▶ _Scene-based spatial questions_
● ● ●

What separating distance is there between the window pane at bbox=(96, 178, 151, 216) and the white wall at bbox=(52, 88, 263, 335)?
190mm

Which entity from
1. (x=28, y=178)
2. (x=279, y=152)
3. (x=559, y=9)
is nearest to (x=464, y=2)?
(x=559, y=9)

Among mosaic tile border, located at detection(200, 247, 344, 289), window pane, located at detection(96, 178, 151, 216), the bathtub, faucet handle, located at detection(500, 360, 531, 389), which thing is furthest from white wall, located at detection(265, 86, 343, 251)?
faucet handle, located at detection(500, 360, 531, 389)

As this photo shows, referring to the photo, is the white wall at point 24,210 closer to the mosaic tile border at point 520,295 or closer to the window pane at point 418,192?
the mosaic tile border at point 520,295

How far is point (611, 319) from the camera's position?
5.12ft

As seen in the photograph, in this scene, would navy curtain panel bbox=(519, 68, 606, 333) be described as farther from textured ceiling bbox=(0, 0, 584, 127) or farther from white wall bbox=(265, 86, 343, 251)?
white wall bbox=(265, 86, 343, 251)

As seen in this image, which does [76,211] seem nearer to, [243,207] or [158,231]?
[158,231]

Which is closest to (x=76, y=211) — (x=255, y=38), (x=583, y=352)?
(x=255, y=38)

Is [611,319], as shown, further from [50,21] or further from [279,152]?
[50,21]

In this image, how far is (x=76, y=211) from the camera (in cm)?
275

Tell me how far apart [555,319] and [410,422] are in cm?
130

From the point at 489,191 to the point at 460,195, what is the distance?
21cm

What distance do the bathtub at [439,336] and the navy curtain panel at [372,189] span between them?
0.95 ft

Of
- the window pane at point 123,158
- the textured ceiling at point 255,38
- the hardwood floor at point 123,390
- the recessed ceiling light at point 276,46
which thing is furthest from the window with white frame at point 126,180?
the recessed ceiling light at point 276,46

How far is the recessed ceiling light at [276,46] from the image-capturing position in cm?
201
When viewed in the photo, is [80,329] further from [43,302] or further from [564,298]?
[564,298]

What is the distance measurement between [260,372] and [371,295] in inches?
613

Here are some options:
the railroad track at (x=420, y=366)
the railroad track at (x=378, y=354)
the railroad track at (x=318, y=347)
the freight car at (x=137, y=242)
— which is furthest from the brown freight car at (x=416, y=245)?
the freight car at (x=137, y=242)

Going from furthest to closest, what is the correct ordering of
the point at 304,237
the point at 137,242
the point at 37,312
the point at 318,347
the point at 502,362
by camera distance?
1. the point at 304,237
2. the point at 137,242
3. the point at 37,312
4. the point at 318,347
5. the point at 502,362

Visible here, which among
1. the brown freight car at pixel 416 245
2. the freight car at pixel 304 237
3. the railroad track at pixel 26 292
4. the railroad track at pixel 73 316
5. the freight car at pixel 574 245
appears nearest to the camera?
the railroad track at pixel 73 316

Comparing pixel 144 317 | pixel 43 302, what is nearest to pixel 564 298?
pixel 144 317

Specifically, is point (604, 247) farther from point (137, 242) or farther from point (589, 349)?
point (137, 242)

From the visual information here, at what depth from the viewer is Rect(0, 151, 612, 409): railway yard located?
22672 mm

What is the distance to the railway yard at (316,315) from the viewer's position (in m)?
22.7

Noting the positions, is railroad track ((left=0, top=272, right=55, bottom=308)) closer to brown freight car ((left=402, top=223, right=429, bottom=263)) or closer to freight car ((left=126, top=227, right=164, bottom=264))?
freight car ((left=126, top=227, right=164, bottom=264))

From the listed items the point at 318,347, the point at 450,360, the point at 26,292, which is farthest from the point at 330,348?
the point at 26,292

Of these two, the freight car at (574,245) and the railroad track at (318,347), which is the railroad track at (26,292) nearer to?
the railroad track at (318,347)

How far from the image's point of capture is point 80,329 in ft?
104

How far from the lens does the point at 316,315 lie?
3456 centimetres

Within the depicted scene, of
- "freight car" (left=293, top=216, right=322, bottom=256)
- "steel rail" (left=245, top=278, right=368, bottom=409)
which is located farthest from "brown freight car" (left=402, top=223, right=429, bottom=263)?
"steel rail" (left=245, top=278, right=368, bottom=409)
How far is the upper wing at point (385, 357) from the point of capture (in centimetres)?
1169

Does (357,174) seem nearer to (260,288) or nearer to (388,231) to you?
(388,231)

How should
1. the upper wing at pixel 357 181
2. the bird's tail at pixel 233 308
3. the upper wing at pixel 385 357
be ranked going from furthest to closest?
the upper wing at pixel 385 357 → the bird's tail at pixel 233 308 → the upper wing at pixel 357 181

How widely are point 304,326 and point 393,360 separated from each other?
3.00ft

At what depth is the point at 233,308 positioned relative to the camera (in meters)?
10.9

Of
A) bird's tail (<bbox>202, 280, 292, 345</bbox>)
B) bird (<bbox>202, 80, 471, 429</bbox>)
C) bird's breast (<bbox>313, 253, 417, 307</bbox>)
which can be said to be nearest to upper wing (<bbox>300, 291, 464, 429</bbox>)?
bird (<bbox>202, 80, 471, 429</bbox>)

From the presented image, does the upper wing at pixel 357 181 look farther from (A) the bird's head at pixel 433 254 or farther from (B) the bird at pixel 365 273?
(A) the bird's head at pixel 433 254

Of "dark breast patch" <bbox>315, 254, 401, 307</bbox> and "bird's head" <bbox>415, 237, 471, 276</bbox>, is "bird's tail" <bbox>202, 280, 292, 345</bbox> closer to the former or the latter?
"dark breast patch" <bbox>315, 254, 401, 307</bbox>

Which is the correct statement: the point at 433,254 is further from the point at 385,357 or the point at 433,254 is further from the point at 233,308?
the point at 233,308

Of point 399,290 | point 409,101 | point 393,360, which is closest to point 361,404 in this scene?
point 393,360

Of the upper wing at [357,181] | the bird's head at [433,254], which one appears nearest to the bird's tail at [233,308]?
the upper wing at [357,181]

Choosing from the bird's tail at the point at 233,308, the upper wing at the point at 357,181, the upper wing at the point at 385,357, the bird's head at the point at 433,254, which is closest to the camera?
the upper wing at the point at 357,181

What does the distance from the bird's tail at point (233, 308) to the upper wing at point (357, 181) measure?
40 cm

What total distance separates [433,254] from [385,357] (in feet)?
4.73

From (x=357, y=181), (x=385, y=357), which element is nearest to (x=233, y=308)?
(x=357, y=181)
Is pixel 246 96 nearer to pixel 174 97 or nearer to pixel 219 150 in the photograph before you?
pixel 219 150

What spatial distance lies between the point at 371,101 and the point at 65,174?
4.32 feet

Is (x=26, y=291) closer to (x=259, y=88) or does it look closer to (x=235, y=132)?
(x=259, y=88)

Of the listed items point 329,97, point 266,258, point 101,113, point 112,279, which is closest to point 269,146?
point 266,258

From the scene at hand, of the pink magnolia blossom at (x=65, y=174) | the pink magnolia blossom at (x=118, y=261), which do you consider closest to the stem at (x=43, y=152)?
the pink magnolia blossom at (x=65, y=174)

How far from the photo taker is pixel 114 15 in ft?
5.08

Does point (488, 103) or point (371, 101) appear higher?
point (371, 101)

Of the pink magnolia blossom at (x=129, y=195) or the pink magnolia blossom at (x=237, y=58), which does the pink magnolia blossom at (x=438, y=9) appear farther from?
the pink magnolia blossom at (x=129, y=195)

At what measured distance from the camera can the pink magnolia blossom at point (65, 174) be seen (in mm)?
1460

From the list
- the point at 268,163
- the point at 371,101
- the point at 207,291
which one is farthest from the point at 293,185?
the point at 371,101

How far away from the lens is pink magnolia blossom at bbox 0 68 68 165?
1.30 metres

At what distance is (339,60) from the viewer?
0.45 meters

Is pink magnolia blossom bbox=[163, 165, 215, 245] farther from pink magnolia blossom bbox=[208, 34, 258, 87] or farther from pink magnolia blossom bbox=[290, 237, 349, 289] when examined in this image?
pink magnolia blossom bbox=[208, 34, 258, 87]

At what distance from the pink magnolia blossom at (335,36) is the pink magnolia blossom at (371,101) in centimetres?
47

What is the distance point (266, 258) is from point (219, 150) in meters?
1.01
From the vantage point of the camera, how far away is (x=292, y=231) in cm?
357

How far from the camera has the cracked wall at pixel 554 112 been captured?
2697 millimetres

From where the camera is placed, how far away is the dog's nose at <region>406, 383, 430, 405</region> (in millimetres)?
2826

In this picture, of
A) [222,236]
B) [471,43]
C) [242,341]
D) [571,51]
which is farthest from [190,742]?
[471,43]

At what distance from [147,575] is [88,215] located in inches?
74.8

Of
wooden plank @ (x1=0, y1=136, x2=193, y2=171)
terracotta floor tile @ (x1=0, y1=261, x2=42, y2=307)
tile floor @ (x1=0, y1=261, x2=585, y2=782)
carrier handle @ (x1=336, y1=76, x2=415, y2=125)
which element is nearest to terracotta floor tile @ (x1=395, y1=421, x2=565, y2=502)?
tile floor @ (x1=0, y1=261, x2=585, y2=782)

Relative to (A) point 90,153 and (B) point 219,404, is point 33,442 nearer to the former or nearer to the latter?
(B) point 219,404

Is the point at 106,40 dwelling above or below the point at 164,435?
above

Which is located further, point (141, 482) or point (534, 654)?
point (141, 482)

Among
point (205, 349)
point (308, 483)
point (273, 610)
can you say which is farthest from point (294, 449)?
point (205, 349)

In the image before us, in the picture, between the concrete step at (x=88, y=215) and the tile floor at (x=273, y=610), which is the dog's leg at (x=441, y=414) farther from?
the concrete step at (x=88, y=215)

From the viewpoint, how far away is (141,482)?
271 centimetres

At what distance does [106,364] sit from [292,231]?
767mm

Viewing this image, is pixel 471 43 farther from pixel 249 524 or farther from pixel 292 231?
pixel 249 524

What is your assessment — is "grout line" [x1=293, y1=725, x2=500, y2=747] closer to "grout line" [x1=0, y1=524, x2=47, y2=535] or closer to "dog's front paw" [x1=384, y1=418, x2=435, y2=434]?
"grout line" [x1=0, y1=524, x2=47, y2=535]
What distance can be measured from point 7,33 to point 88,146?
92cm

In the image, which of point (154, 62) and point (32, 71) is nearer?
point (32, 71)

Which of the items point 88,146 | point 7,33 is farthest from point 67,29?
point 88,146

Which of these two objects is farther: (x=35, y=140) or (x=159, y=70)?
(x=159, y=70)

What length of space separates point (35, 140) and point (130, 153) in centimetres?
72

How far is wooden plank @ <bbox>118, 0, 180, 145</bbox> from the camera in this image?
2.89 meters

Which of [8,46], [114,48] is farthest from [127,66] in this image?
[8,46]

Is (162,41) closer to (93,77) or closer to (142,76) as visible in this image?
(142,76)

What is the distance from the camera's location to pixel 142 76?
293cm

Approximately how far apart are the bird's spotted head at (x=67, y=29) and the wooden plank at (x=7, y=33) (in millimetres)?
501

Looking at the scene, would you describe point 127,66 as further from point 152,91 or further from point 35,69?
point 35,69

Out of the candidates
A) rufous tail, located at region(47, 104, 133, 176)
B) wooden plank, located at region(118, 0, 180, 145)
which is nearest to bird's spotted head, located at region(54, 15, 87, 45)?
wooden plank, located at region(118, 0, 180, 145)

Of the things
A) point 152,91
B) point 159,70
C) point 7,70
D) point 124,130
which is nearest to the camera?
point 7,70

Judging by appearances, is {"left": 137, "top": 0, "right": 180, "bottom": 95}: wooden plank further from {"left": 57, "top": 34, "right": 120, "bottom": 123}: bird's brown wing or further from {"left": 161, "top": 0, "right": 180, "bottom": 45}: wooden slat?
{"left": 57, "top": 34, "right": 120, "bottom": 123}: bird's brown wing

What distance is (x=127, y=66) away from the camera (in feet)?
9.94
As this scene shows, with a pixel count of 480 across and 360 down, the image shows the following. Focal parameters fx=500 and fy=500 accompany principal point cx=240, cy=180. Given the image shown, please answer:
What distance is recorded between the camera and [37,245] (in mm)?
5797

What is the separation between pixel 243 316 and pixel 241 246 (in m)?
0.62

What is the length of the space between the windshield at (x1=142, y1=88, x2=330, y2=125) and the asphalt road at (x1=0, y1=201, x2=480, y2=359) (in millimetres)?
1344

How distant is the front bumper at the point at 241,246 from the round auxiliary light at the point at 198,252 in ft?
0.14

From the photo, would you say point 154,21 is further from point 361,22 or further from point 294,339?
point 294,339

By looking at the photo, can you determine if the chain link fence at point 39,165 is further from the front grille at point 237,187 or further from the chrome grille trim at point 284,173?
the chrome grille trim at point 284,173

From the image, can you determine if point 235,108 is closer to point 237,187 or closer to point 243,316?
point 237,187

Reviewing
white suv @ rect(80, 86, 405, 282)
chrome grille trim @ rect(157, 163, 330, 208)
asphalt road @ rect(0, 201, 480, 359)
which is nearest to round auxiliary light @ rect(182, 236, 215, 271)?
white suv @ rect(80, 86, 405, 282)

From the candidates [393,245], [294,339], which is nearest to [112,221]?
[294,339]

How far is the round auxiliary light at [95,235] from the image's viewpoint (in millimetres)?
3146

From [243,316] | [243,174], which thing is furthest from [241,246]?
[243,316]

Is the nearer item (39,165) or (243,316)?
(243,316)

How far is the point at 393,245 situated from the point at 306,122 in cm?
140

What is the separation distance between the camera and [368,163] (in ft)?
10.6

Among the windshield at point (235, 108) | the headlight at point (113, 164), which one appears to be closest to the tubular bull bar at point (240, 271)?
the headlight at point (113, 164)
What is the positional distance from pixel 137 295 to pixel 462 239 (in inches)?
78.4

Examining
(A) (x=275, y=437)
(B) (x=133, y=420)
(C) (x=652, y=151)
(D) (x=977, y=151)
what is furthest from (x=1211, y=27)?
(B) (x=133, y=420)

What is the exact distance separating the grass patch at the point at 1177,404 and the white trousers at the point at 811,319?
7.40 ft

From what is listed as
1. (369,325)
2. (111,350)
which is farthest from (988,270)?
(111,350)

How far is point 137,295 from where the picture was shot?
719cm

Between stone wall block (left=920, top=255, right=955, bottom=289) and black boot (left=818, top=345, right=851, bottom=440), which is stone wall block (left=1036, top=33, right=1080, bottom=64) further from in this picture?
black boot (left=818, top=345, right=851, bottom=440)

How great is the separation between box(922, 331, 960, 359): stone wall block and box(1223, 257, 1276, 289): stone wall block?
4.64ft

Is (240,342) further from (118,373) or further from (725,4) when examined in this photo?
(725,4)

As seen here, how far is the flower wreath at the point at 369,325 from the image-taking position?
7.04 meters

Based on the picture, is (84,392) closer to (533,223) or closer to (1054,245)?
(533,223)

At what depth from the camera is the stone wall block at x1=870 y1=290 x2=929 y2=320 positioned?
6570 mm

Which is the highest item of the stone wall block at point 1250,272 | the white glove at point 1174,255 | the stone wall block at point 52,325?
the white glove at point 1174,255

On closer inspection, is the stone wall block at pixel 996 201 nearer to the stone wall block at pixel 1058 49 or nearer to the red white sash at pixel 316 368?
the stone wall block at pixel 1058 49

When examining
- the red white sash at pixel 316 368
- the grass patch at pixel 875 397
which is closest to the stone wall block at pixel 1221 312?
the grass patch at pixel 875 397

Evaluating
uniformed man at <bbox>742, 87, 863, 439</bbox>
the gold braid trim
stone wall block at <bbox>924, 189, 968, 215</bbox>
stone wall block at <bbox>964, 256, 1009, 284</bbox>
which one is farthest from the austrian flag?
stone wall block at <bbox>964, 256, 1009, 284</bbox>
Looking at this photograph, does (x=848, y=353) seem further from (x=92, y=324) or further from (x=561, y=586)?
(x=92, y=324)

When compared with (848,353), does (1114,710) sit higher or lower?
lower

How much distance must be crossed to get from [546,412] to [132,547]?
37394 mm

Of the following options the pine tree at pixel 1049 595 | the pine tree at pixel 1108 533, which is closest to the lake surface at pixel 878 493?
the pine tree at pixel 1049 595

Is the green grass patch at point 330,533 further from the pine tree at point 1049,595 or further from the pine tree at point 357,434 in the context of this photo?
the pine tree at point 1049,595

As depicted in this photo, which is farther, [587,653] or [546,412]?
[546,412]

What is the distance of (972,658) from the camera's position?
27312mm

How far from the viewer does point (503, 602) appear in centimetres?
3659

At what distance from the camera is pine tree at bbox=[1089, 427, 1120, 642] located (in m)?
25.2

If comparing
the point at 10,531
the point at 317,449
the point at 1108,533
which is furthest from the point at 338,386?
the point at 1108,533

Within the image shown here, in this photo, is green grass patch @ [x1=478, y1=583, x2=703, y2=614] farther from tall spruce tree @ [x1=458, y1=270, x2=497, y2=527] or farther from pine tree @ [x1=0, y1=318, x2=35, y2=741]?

● ● ●

▶ _Aim of the exercise_
From the "As depicted in" line to the close of the listing, restate each line word for word.

▶ _Solved problem_
As depicted in this photo, which is farther, [587,653] or [546,412]?
[546,412]

What is the distance of (972,658) from the camera's position?
27312mm

How far from the viewer does point (503, 602) appear in centimetres?
3659

At what distance from the camera is pine tree at bbox=[1089, 427, 1120, 642] located (in m)?
25.2

If comparing
the point at 10,531
the point at 317,449
the point at 1108,533
which is furthest from the point at 338,386?
the point at 1108,533

Within the image shown here, in this photo, is green grass patch @ [x1=478, y1=583, x2=703, y2=614] farther from tall spruce tree @ [x1=458, y1=270, x2=497, y2=527] or farther from pine tree @ [x1=0, y1=318, x2=35, y2=741]?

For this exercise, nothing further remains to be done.